Assim, a renda extra como motorista serviria também para ajudar nos custos dos dois sobrinhos pequenos, enquanto o irmão se recuperava. Após alguns dias internado, Jair acabou morrendo.
— Ele era assim, sempre ajudava todo mundo. Se alguém da família precisasse, ele corria para ajudar. Era uma pessoa boa, cuidava dos irmãos, dos pais. Acabamos perdendo os dois em um intervalo de um ano e pouco. Vi dois irmãos partirem. A gente está arrasado — diz outro irmão, Vanderlei Wüst, 47 anos.

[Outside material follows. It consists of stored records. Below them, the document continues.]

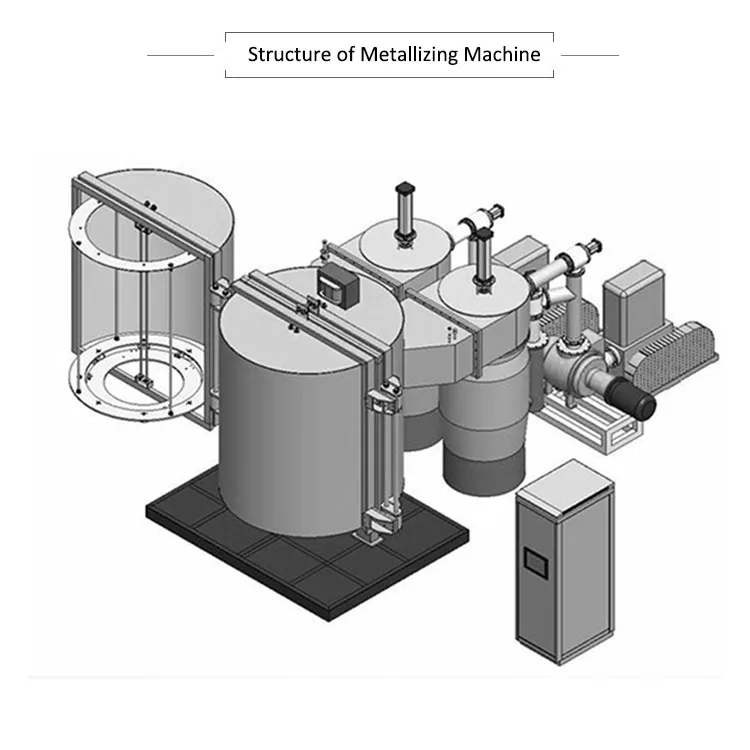 Structure of Metallizing Machine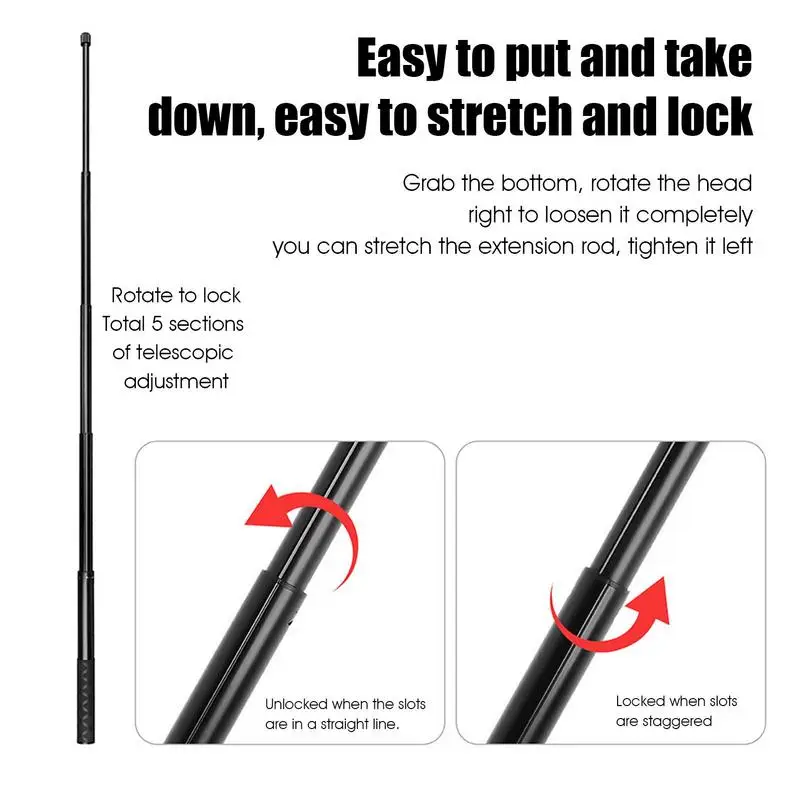 Easy to put and take down, easy to stretch and lock

Grab the bottom, rotate the head right to loosen it completely you can stretch the extension rod, tighten it left

Rotate to lock
Total 5 sections of telescopic adjustment

Unlocked when the slots are in a straight line.

Locked when slots are staggered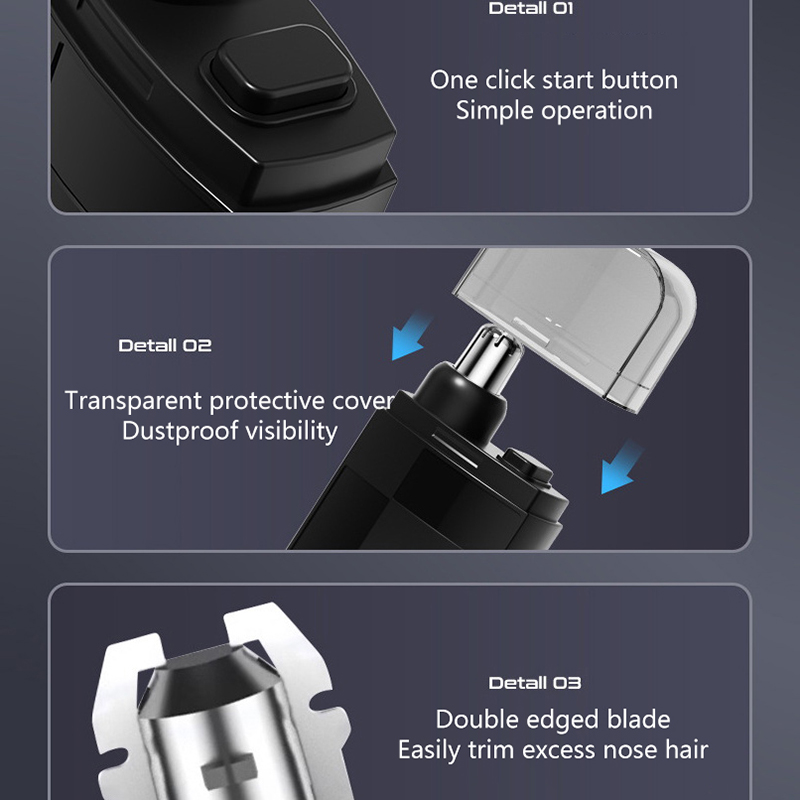 Detail 01

One click start button
Simple operation

Detail 02

Transparent protective cover
Dustproof visibility

Detail 03

Double edged blade
Easily trim excess nose hair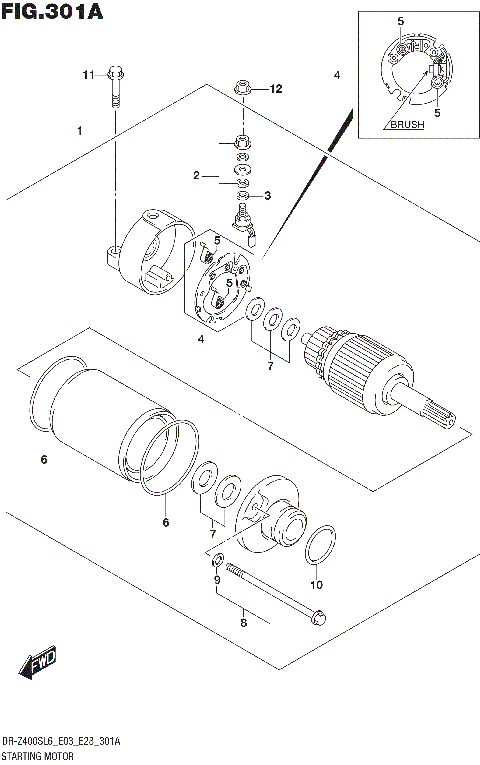 FIG.301A

5
4
5
BRUSH

11
12
1
2
3
5
5
4
7
6
6
7
9
10
8

FWD

DR-Z400SL6_E03_E28_301A
STARTING MOTOR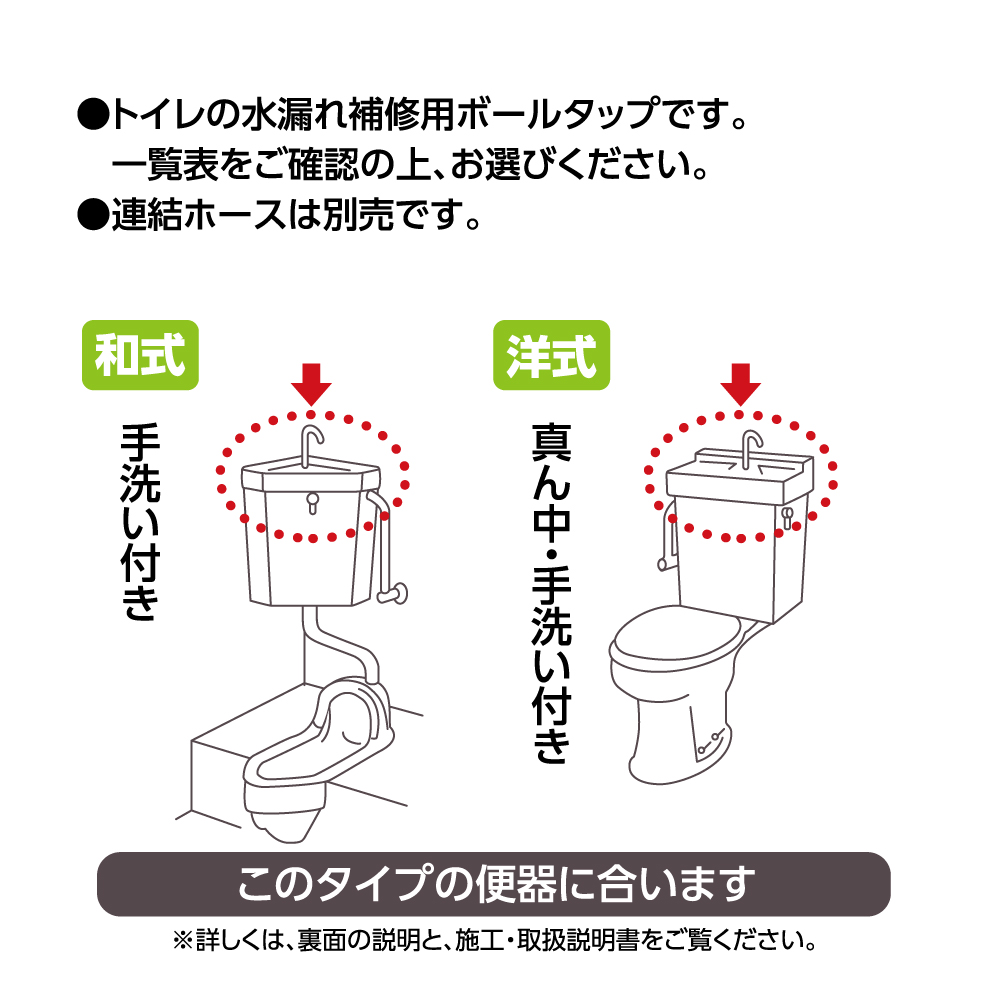 ●トイレの水漏れ補修用ボールタップです。
一覧表をご確認の上、お選びください。
●連結ホースは別売です。

和式

手洗い付き

洋式

真ん中・手洗い付き

このタイプの便器に合います

※詳しくは、裏面の説明と、施工・取扱説明書をご覧ください。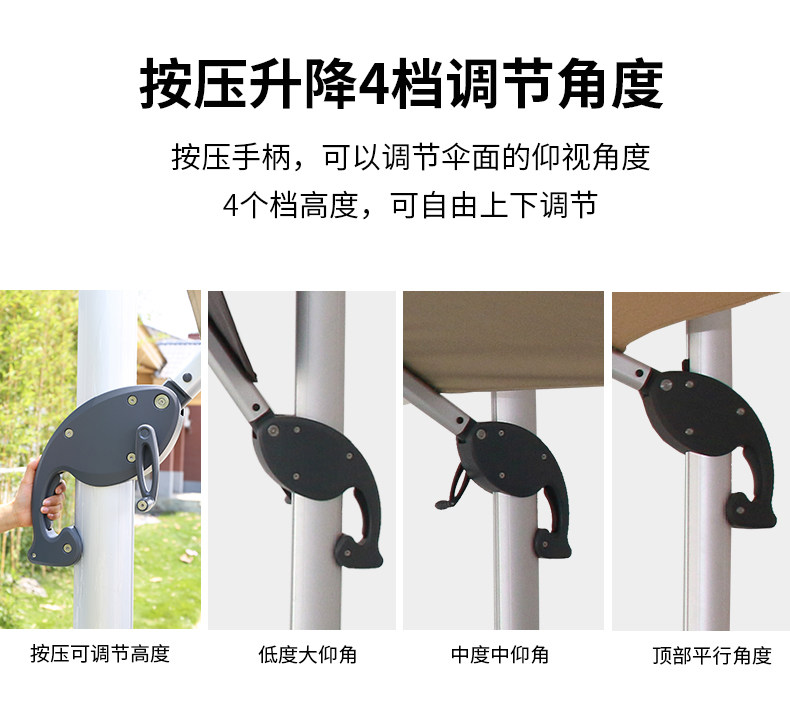 按压升降4档调节角度

按压手柄，可以调节伞面的仰视角度
4个档高度，可自由上下调节

按压可调节高度

低度大仰角

中度中仰角

顶部平行角度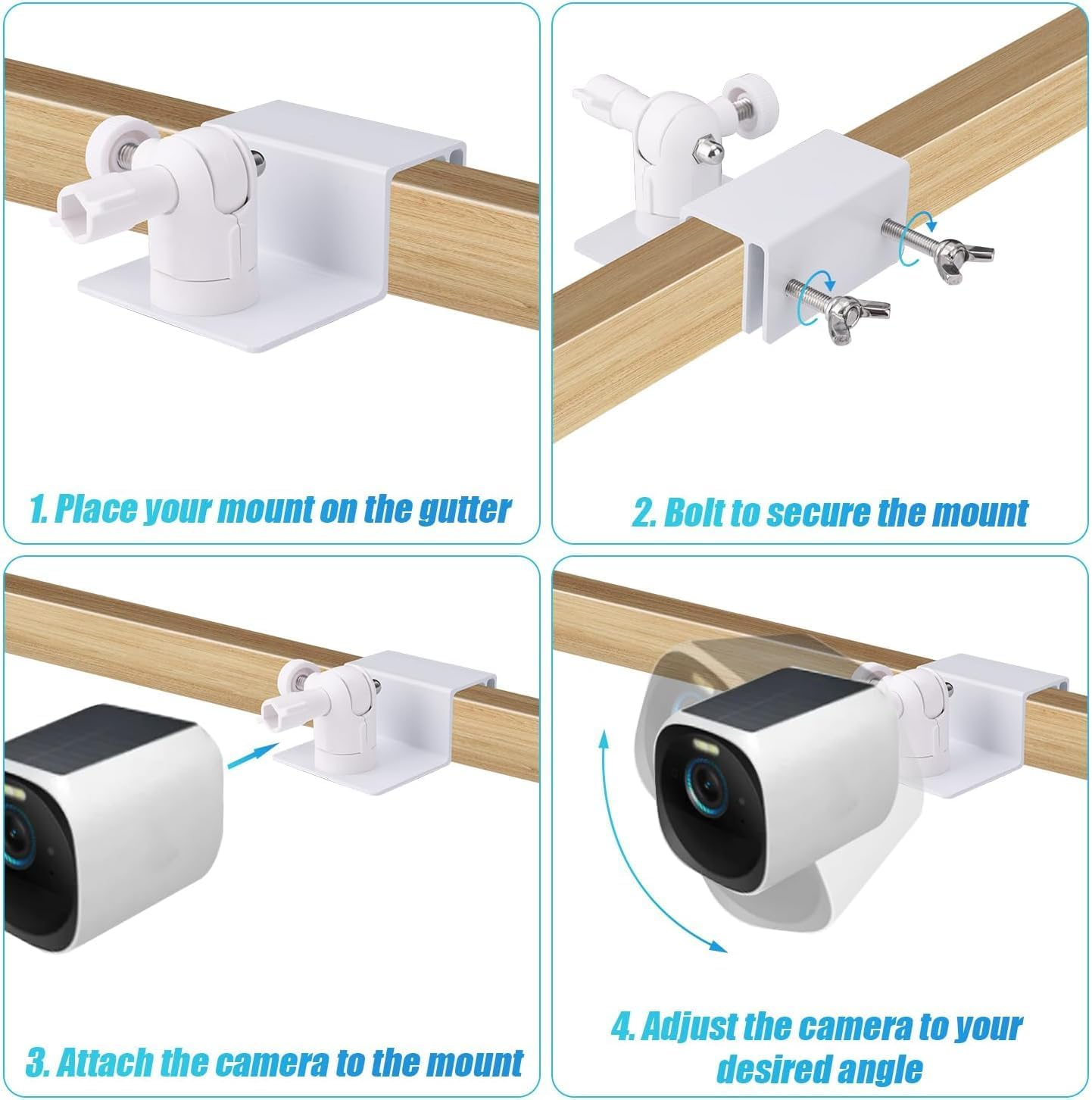 1. Place your mount on the gutter

2. Bolt to secure the mount

3. Attach the camera to the mount

4. Adjust the camera to your desired angle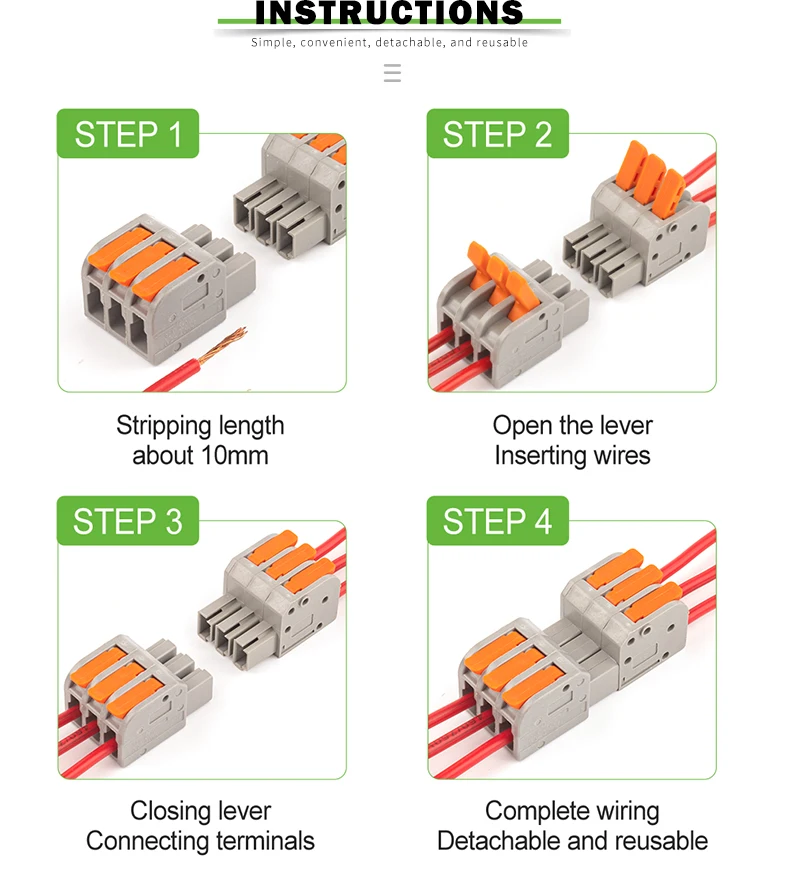 INSTRUCTIONS

Simple, convenient, detachable, and reusable

STEP 1

Stripping length
about 10mm

STEP 2

Open the lever
Inserting wires

STEP 3

Closing lever
Connecting terminals

STEP 4

Complete wiring
Detachable and reusable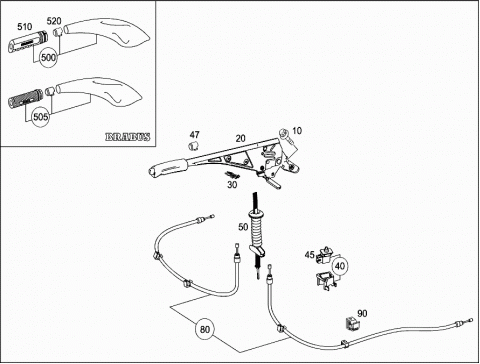 510
520
500
505
BRABUS
47
20
10
30
50
45
40
90
80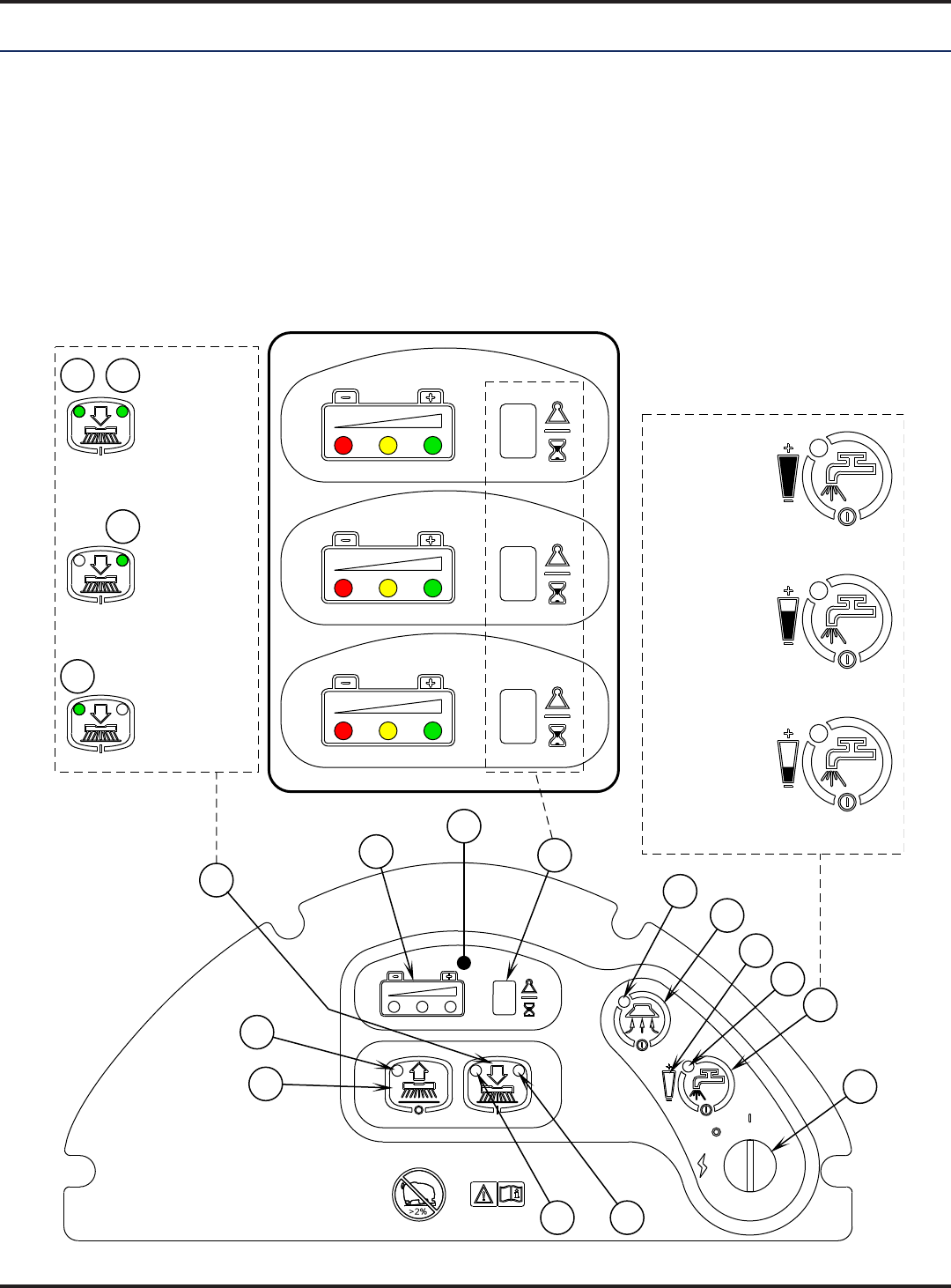 >2%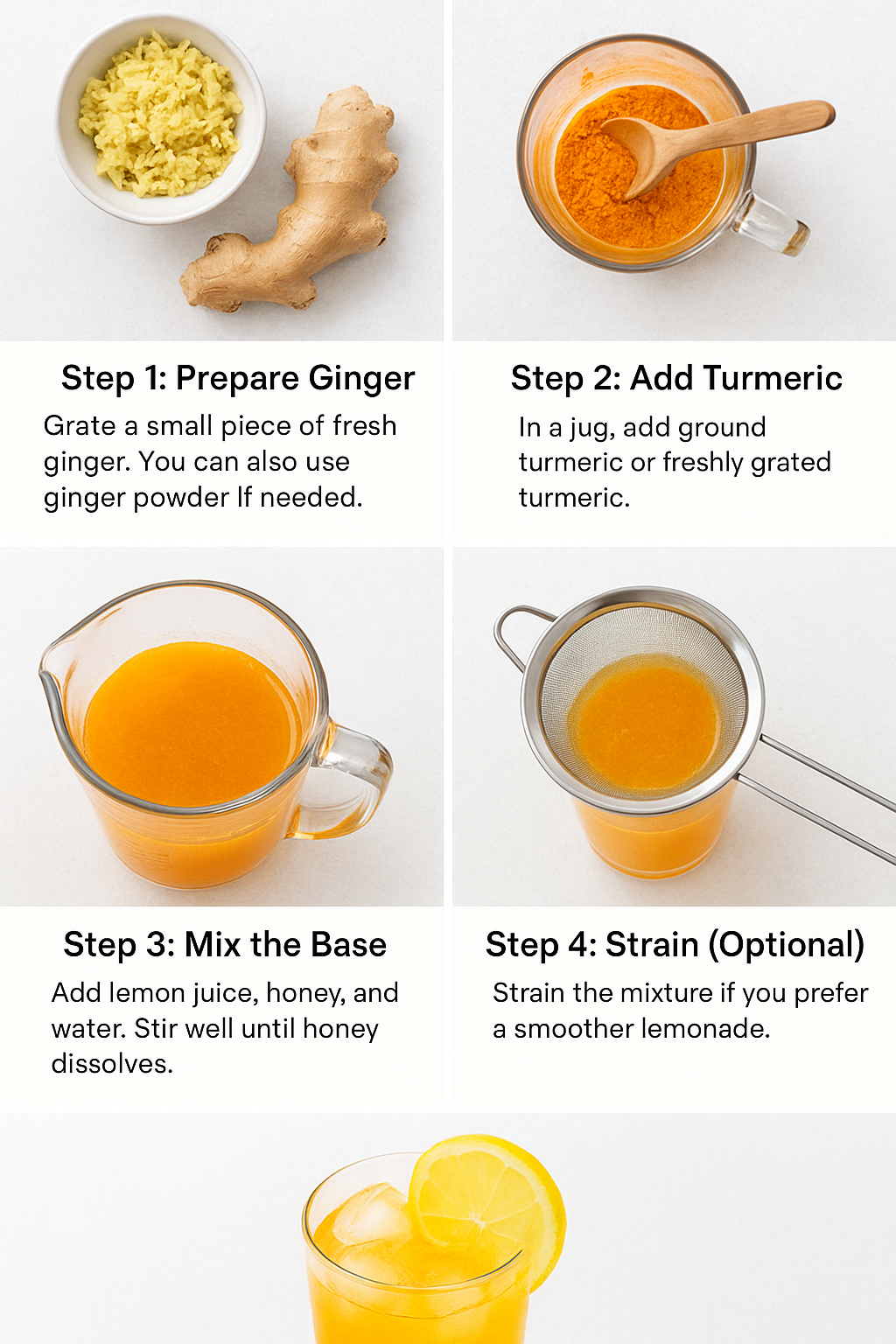 Step 1: Prepare Ginger

Grate a small piece of fresh ginger. You can also use ginger powder If needed.

Step 2: Add Turmeric

In a jug, add ground turmeric or freshly grated turmeric.

Step 3: Mix the Base

Add lemon juice, honey, and water. Stir well until honey dissolves.

Step 4: Strain (Optional)

Strain the mixture if you prefer a smoother lemonade.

Vítima lidava com sequelas
Desde o assalto, Wüst enfrentava problemas deixados pelo disparo que o atingiu, entre idas e vindas do hospital. Ele teve um AVC hemorrágico em dezembro do ano passado, durante um dos procedimentos a que foi submetido.
Em casa, tinha o apoio da esposa Elizabete, com quem era casado havia quase 25 anos. Técnica em Enfermagem, ela se afastou do serviço por alguns meses para cuidar do marido. Depois, contrataram uma cuidadora para ficar Wüst durante o dia. Também compraram aparelhos para fisioterapia, feita em casa junto com um profissional.
— Ele nunca reclamou de nada. Nem dos exercícios que precisava fazer, da condição em que estava. Era uma pessoa fácil de lidar, a gente também incentivava muito ele a se dedicar a recuperação.
Segundo ela, apesar de toda a readaptação causada pelo assalto, Wüst se mantinha o mesmo no dia a dia e no contato com a família:
— Ele sempre foi uma pessoa calma, na dele, era paciente e calmo. De uma educação exemplar. Isso nunca mudou nele.
Depois de ser baleado, Wüst passou por cirurgia e voltou para casa após 36 dias internado. A esposa lembra que a recuperação havia sido considerada muito positiva na ocasião:
— Para uma lesão assim, ficar praticamente um mês no hospital é pouco tempo. Foi um milagre a recuperação dele.
Na presença de familiares e amigos, ele foi velado no domingo (23).